■ **WHAT TO DO**: Can you restate the records below word for word?

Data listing
--

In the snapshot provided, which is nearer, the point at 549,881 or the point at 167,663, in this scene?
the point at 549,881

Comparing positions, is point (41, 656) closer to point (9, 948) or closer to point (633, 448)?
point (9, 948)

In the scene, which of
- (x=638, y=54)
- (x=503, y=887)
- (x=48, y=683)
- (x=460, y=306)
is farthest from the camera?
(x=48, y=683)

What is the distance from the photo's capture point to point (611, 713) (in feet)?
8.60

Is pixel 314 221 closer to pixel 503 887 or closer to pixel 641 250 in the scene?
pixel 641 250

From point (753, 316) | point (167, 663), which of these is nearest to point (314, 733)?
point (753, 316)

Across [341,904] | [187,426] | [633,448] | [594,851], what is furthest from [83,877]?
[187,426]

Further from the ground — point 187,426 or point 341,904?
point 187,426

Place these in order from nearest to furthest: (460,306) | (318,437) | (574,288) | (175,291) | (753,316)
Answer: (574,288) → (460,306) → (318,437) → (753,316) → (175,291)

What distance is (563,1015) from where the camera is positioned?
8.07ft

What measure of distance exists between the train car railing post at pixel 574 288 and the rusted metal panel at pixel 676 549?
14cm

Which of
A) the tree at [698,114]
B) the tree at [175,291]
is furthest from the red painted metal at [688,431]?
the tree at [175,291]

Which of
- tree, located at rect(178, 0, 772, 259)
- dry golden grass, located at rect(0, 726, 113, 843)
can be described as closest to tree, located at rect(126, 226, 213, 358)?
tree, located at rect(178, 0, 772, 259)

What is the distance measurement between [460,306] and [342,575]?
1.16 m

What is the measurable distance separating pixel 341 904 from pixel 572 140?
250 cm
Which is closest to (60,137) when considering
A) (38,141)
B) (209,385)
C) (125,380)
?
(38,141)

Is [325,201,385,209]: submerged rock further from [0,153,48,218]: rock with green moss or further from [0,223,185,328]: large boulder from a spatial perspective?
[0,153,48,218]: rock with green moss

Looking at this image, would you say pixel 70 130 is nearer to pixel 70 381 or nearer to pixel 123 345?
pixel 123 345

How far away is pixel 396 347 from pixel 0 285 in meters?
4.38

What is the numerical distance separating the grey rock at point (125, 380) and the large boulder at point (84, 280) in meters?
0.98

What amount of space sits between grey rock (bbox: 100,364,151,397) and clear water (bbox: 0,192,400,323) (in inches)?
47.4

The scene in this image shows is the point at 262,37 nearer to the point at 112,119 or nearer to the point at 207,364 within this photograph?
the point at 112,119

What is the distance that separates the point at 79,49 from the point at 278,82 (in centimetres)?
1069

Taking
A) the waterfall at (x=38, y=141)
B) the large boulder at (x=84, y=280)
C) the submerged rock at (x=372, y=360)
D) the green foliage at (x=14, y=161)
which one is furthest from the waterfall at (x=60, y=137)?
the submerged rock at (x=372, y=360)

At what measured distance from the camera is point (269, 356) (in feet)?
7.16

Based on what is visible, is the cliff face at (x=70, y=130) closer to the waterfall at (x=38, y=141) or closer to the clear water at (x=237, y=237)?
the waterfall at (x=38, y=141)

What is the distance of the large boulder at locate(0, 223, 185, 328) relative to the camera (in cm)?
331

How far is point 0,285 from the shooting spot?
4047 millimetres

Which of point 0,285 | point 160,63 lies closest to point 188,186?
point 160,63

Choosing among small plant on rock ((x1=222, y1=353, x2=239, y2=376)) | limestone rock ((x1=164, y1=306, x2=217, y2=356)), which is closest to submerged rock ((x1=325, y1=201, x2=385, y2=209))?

--

■ **SOLUTION TO THE EXERCISE**:
In the snapshot provided, which is nearer, the point at 549,881 or the point at 167,663, in this scene?
the point at 549,881

Comparing positions, is point (41, 656) closer to point (9, 948) or closer to point (633, 448)?
point (9, 948)

In the scene, which of
- (x=638, y=54)
- (x=503, y=887)
- (x=48, y=683)
- (x=460, y=306)
is farthest from the camera?
(x=48, y=683)

What is the distance from the photo's capture point to point (611, 713) (in feet)?
8.60

Is pixel 314 221 closer to pixel 503 887 or closer to pixel 641 250 in the scene?
pixel 641 250

From point (753, 316) | point (167, 663), which of these is nearest to point (314, 733)?
point (753, 316)

Across [341,904] | [187,426] | [633,448] | [594,851], what is furthest from [83,877]?
[187,426]

Further from the ground — point 187,426 or point 341,904?
point 187,426

Place these in order from nearest to furthest: (460,306) | (318,437) | (574,288) | (175,291) | (753,316)
Answer: (574,288) → (460,306) → (318,437) → (753,316) → (175,291)

What distance is (563,1015) from where the camera is positioned?
8.07ft

What measure of distance exists between the train car railing post at pixel 574 288 and the rusted metal panel at pixel 676 549?
14cm

Which of
A) the tree at [698,114]
B) the tree at [175,291]
is furthest from the red painted metal at [688,431]?
the tree at [175,291]

Which of
- tree, located at rect(178, 0, 772, 259)
- dry golden grass, located at rect(0, 726, 113, 843)
can be described as closest to tree, located at rect(126, 226, 213, 358)?
tree, located at rect(178, 0, 772, 259)

What is the distance measurement between [460,306] and [342,575]?
1.16 m

What is the measurable distance separating pixel 341 904 from pixel 572 140?
250 cm
Which is closest to (60,137) when considering
A) (38,141)
B) (209,385)
C) (125,380)
?
(38,141)

Is [325,201,385,209]: submerged rock further from [0,153,48,218]: rock with green moss or further from [0,223,185,328]: large boulder from a spatial perspective?
[0,153,48,218]: rock with green moss

Looking at this image, would you say pixel 70 130 is nearer to pixel 70 381 or nearer to pixel 123 345?
pixel 123 345

How far away is pixel 396 347 from pixel 0 285 in meters?
4.38

What is the numerical distance separating the grey rock at point (125, 380) and the large boulder at point (84, 280) in meters?
0.98

What amount of space sits between grey rock (bbox: 100,364,151,397) and clear water (bbox: 0,192,400,323) (in inches)?
47.4

The scene in this image shows is the point at 262,37 nearer to the point at 112,119 or nearer to the point at 207,364 within this photograph?
the point at 112,119

What is the distance that separates the point at 79,49 from the point at 278,82 (in centimetres)?
1069

Taking
A) the waterfall at (x=38, y=141)
B) the large boulder at (x=84, y=280)
C) the submerged rock at (x=372, y=360)
D) the green foliage at (x=14, y=161)
which one is furthest from the waterfall at (x=60, y=137)?
the submerged rock at (x=372, y=360)

At what measured distance from the camera is point (269, 356) (in feet)?
7.16

Based on what is visible, is the cliff face at (x=70, y=130) closer to the waterfall at (x=38, y=141) or closer to the clear water at (x=237, y=237)?
the waterfall at (x=38, y=141)

What is the distance of the large boulder at locate(0, 223, 185, 328) relative to the camera (in cm)?
331

How far is point 0,285 from the shooting spot?
4047 millimetres

Which of point 0,285 | point 160,63 lies closest to point 188,186?
point 160,63

Choosing among small plant on rock ((x1=222, y1=353, x2=239, y2=376)) | limestone rock ((x1=164, y1=306, x2=217, y2=356)), which is closest to submerged rock ((x1=325, y1=201, x2=385, y2=209))?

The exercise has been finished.